# start of Given records
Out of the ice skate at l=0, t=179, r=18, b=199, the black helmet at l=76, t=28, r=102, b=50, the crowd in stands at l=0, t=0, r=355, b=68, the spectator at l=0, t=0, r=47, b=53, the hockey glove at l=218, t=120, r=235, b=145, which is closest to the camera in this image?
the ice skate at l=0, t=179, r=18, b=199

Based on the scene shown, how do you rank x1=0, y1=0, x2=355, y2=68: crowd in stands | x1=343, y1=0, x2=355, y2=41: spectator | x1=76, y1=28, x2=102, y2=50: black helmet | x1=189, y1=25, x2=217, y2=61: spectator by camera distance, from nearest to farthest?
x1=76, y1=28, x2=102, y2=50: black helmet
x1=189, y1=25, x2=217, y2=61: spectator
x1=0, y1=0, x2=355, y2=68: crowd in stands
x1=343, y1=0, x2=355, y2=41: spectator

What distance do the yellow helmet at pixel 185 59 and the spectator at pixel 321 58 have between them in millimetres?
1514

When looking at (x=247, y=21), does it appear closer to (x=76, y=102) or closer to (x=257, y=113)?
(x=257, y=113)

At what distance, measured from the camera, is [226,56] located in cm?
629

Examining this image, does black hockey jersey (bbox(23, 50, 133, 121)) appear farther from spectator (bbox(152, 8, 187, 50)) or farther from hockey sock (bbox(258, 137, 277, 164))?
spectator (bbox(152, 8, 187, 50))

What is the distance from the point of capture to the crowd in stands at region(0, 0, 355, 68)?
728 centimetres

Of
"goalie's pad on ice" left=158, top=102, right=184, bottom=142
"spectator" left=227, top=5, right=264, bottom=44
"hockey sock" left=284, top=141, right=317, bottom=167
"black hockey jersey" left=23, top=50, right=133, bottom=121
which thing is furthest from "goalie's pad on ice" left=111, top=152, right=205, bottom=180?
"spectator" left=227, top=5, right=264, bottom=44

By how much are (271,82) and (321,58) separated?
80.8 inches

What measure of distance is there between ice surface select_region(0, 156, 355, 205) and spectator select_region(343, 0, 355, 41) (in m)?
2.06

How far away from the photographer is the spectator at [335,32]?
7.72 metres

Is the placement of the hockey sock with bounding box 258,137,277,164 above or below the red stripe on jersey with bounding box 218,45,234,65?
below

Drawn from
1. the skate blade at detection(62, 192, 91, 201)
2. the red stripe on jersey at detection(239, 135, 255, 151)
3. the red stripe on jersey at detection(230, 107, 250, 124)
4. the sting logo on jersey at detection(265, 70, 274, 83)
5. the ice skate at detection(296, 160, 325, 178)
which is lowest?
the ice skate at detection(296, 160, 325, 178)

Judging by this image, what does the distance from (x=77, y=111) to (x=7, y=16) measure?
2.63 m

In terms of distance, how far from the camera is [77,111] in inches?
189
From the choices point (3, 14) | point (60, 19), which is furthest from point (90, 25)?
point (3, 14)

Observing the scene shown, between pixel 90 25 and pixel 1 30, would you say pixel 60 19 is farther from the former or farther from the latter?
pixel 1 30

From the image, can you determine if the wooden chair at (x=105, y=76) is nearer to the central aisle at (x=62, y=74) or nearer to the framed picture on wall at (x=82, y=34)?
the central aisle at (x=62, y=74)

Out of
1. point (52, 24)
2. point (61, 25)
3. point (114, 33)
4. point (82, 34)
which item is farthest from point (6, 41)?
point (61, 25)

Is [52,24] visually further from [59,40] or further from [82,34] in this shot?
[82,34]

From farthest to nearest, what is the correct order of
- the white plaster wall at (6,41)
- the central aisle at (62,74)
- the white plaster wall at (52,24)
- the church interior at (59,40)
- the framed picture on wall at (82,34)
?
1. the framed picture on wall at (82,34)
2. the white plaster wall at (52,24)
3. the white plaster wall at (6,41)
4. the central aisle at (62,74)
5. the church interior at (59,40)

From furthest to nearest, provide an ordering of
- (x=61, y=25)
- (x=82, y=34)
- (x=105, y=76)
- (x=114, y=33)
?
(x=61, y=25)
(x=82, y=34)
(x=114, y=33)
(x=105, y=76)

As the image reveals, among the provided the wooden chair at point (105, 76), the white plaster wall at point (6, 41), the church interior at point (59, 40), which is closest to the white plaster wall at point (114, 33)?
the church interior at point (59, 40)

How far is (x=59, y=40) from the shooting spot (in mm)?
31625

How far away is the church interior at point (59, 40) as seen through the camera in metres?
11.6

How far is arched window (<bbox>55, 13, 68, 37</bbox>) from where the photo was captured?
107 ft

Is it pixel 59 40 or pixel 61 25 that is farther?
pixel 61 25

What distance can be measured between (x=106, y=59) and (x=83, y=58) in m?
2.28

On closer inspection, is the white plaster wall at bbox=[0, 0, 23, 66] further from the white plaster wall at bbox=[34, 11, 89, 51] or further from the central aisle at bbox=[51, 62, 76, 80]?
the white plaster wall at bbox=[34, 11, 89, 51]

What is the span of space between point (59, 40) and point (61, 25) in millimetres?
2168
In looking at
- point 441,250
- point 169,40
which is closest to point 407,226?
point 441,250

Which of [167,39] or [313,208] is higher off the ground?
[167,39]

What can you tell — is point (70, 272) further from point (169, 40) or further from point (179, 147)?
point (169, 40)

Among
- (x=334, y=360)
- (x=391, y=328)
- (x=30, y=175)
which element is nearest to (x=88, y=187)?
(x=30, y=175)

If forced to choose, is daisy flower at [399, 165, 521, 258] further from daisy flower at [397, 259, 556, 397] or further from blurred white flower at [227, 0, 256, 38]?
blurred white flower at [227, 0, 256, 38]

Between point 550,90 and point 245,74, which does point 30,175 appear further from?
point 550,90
# end of Given records
» What the task requires: Could you turn every line of the records above into a numbered list, dropping the blank lines?

» Answer in full:
1. Out of the ice skate at l=0, t=179, r=18, b=199, the black helmet at l=76, t=28, r=102, b=50, the crowd in stands at l=0, t=0, r=355, b=68, the spectator at l=0, t=0, r=47, b=53, the hockey glove at l=218, t=120, r=235, b=145, which is closest to the camera in this image?
2. the ice skate at l=0, t=179, r=18, b=199
3. Based on the scene shown, how do you rank x1=0, y1=0, x2=355, y2=68: crowd in stands | x1=343, y1=0, x2=355, y2=41: spectator | x1=76, y1=28, x2=102, y2=50: black helmet | x1=189, y1=25, x2=217, y2=61: spectator by camera distance, from nearest to farthest?
4. x1=76, y1=28, x2=102, y2=50: black helmet
5. x1=189, y1=25, x2=217, y2=61: spectator
6. x1=0, y1=0, x2=355, y2=68: crowd in stands
7. x1=343, y1=0, x2=355, y2=41: spectator
8. What distance do the yellow helmet at pixel 185 59 and the spectator at pixel 321 58 have between them in millimetres?
9. 1514
10. When looking at (x=247, y=21), does it appear closer to (x=76, y=102) or closer to (x=257, y=113)?
11. (x=257, y=113)
12. At what distance, measured from the camera, is [226,56] located in cm?
13. 629
14. Examining this image, does black hockey jersey (bbox(23, 50, 133, 121)) appear farther from spectator (bbox(152, 8, 187, 50)) or farther from hockey sock (bbox(258, 137, 277, 164))?
15. spectator (bbox(152, 8, 187, 50))
16. What is the distance from the point of capture to the crowd in stands at region(0, 0, 355, 68)?
17. 728 centimetres
18. Of
19. "goalie's pad on ice" left=158, top=102, right=184, bottom=142
20. "spectator" left=227, top=5, right=264, bottom=44
21. "hockey sock" left=284, top=141, right=317, bottom=167
22. "black hockey jersey" left=23, top=50, right=133, bottom=121
23. which thing is furthest from "goalie's pad on ice" left=111, top=152, right=205, bottom=180?
24. "spectator" left=227, top=5, right=264, bottom=44
25. By how much are (271,82) and (321,58) separated?
26. 80.8 inches
27. What measure of distance is there between ice surface select_region(0, 156, 355, 205) and spectator select_region(343, 0, 355, 41) (in m)?
28. 2.06
29. How far away from the photographer is the spectator at [335,32]?
30. 7.72 metres
31. Is the placement of the hockey sock with bounding box 258,137,277,164 above or below the red stripe on jersey with bounding box 218,45,234,65?
32. below
33. Drawn from
34. 1. the skate blade at detection(62, 192, 91, 201)
35. 2. the red stripe on jersey at detection(239, 135, 255, 151)
36. 3. the red stripe on jersey at detection(230, 107, 250, 124)
37. 4. the sting logo on jersey at detection(265, 70, 274, 83)
38. 5. the ice skate at detection(296, 160, 325, 178)
39. which is lowest?
40. the ice skate at detection(296, 160, 325, 178)
41. Judging by this image, what does the distance from (x=77, y=111) to (x=7, y=16) measure?
42. 2.63 m
43. In terms of distance, how far from the camera is [77,111] in inches?
44. 189
45. From the choices point (3, 14) | point (60, 19), which is furthest from point (90, 25)?
46. point (3, 14)
47. Observing the scene shown, between pixel 90 25 and pixel 1 30, would you say pixel 60 19 is farther from the former or farther from the latter?
48. pixel 1 30
49. From the image, can you determine if the wooden chair at (x=105, y=76) is nearer to the central aisle at (x=62, y=74) or nearer to the framed picture on wall at (x=82, y=34)?
50. the central aisle at (x=62, y=74)
51. Out of
52. 1. point (52, 24)
53. 2. point (61, 25)
54. 3. point (114, 33)
55. 4. point (82, 34)
56. which item is farthest from point (6, 41)?
57. point (61, 25)
58. Is [52,24] visually further from [59,40] or further from [82,34] in this shot?
59. [82,34]
60. From farthest to nearest, what is the correct order of
61. - the white plaster wall at (6,41)
62. - the central aisle at (62,74)
63. - the white plaster wall at (52,24)
64. - the church interior at (59,40)
65. - the framed picture on wall at (82,34)
66. ?
67. 1. the framed picture on wall at (82,34)
68. 2. the white plaster wall at (52,24)
69. 3. the white plaster wall at (6,41)
70. 4. the central aisle at (62,74)
71. 5. the church interior at (59,40)
72. From furthest to nearest, provide an ordering of
73. - (x=61, y=25)
74. - (x=82, y=34)
75. - (x=105, y=76)
76. - (x=114, y=33)
77. ?
78. (x=61, y=25)
79. (x=82, y=34)
80. (x=114, y=33)
81. (x=105, y=76)
82. As the image reveals, among the provided the wooden chair at point (105, 76), the white plaster wall at point (6, 41), the church interior at point (59, 40), which is closest to the white plaster wall at point (114, 33)?
83. the church interior at point (59, 40)
84. How far is (x=59, y=40) from the shooting spot (in mm)?
85. 31625
86. How far away is the church interior at point (59, 40) as seen through the camera in metres?
87. 11.6
88. How far is arched window (<bbox>55, 13, 68, 37</bbox>) from where the photo was captured?
89. 107 ft
90. Is it pixel 59 40 or pixel 61 25 that is farther?
91. pixel 61 25
92. What distance can be measured between (x=106, y=59) and (x=83, y=58) in m?
93. 2.28
94. On closer inspection, is the white plaster wall at bbox=[0, 0, 23, 66] further from the white plaster wall at bbox=[34, 11, 89, 51] or further from the central aisle at bbox=[51, 62, 76, 80]?
95. the white plaster wall at bbox=[34, 11, 89, 51]
96. What is the span of space between point (59, 40) and point (61, 25) in millimetres?
97. 2168
98. In looking at
99. - point 441,250
100. - point 169,40
101. which is closest to point 407,226?
102. point 441,250
103. Which of [167,39] or [313,208] is higher off the ground?
104. [167,39]
105. What can you tell — is point (70, 272) further from point (169, 40) or further from point (179, 147)?
106. point (169, 40)
107. Among
108. - (x=334, y=360)
109. - (x=391, y=328)
110. - (x=30, y=175)
111. which element is nearest to (x=88, y=187)?
112. (x=30, y=175)
113. If forced to choose, is daisy flower at [399, 165, 521, 258] further from daisy flower at [397, 259, 556, 397] or further from blurred white flower at [227, 0, 256, 38]?
114. blurred white flower at [227, 0, 256, 38]
115. Between point 550,90 and point 245,74, which does point 30,175 appear further from?
116. point 550,90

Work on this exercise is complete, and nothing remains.